Сли подумал о толстом, постоянно пускающем газы неотесанном уилтширце и позволил этой мысли угнездиться в разуме.
— Не полностью. Если Игра окажется под угрозой, то мы все можем отправиться на плаху. Устройте так, чтобы шпиона убрали, причем быстро, до того как он доставит нам неприятности. Проконтролируйте.
— Может, О'Бау? — спросил посетитель.
— Мне все равно, — отрезал Сли. — По правде говоря, я даже и знать не хочу. Просто отправляйтесь и выполните приказ.
— Как прикажете, — подчинился Бонвилль де Тонгфор, поднимая капюшон.
Кошачьи глаза наблюдали за зданием «Лебедя», залитым лунным светом. Кошачьи лапы застегнули пряжки камзола, и шестифутовый зверь медленно пошел к входу для артистов.
Приливные колокола бакенов звенели во тьме, гудели швартовы, обмотанные вокруг тумб на баке. В воздухе пахло дождем, хотя стояло затишье между ливнями. Оловянная луна время от времени красовалась в пышной черноте наверху, подсвечивая серебром края тяжелых кучевых облаков.

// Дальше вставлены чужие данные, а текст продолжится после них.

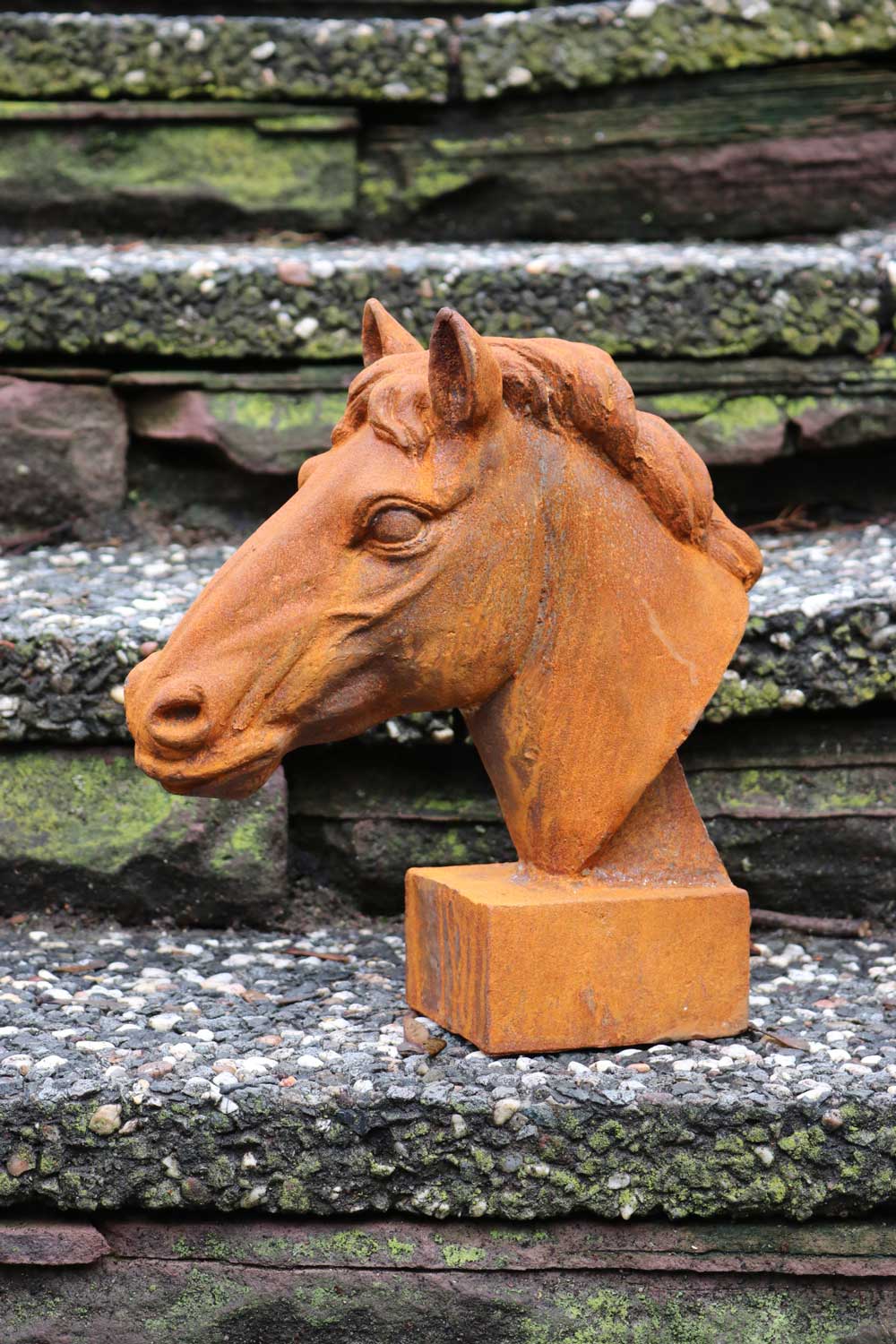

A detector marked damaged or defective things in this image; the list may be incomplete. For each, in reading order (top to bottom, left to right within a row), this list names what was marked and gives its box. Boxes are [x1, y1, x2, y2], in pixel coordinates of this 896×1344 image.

rusted orange surface [125, 299, 762, 1054]
rusty iron sculpture [129, 299, 768, 1054]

Джузеппе Джузеппо наблюдал, как сундуки при помощи лебедки вытаскивают на пристань здоровенные носильщики, которые, без сомнения, прикарманят большую часть его золота за то, что их заставили работать в столь поздний час.
— Это было познавательно, — искренне признался капитан Луччио, его плечи наконец расслабленно опустились впервые за три дня.
— В том числе и для меня, — сказал Джузеппе, улыбаясь моряку и тряся его влажную руку. — Не подождете в порту, пока я вернусь?
— Скорее всего, нет, — ответил капитан. — Надеюсь, вы не обидитесь, синьор. Вы дали мне целый мешок монет и подвергли настоящему испытанию мои нервы. Я предпочту заняться чем-то более безопасным. Например, половлю акулу на собственные гениталии. Или покажу парочку непристойных жестов таможенному судну Британского Адмиралтейства.
Джузеппе кивнул, улыбаясь:
— Я понимаю. На вашу жизнь храбрости уже хватит.
— А вы, чувствую, решили погеройствовать еще чуть-чуть. Надеюсь, Бог на вашей стороне, синьор.
— Бог, капитан, не имеет с моим делом ничего общего.
На пристани ученый повернулся, желая еще раз помахать Луччио на прощание рукой, но тот уже скрылся в трюме. «Battista Urbino» мягко покачивался на волнах, снова пошел дождь.
— Англия… — произнес Джузеппе, улыбаясь мороси, забрызгавшей лицо.
Был час ночи. Плимут провалился в пьяный ступор, как только пробила полночь.
Чиновник Адмиралтейства в мышино-бежевом бархатном костюме и штормовке, запинаясь, подошел к итальянцу с планшетом во все еще спящих руках.
— Чертовски поздно для такого шоу, синьор. А вы не могли бросить якорь в бухте и на рассвете сойти на берег? — спросил он.